According to the United Nations High Commissioner for Refugees (UNHCR), over one million Somali citizens are currently displaced. Rainfall last fell upon the land two years ago in Somalia, bringing famine, drought, and starvation. This has plagued the land of Somalia, causing people to flee for their safety.
In the next few months, the number of people affected by this is expected to increase between five to seven million, about 41% of Somalia’s population (The Guardian). Everyday, people are fleeing due to the absence of water and food in their villages. Somali citizens last faced a famine in 2011. By the time it was officially categorized as a famine, 100,000+ people had already died, and 260,000+ people had died by the time the famine had ended. Now, the people of Somalia are faced with a famine, with little aid being provided to them.

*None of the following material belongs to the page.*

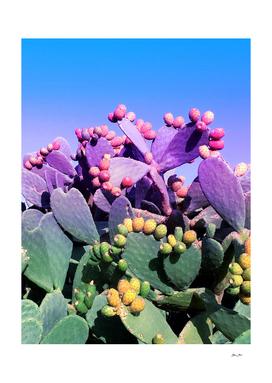 Sweet Rainbow Tropical Cactus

East Africa is the most affected drought region in the world. Specifically, in Somalia, the past five rain seasons have failed. Rainy seasons are months that expect significant amounts of rain to fall July through August and October through the end of November. The next two rain seasons are projected to fail as well, meaning that there would be little to no rainfall within the next year. If Somalia does experience rainfall, it would quickly evaporate and leave only small amounts for drinking and farming. This leaves people with no other options but to stay and die, or leave in hopes of finding aid. People who decide to flee are just as unlucky as the people who stay behind. These families who flee still experience water and food scarcities, and a lack of healthcare. No matter how far these people are traveling, the drought is everywhere.
Climate change is a key factor in this drought. With rising temperatures, areas in East Africa are facing extremely high temperatures and little rainfall. Climate change is not the only factor contributing to this drought, though. Russia’s invasion of Ukraine has also played a role in this crisis, as it limits grain delivery and necessary aid to Somalia. In addition to this, al-Shabaab (a militant and terrorist group) has been known to limit aid that enters Somalia. They also have used fear mongering tactics to prevent people who had fled to re-enter the country, threatening them with violent methods.
The UNHCR has established that it would take around $9.5 million dollars to help the displaced communities in Somalia. Although this is a high number, it is imperative in helping to aid the crisis that plagues the Somalian population. If action is not taken, families will continue to suffer and it will only get worse.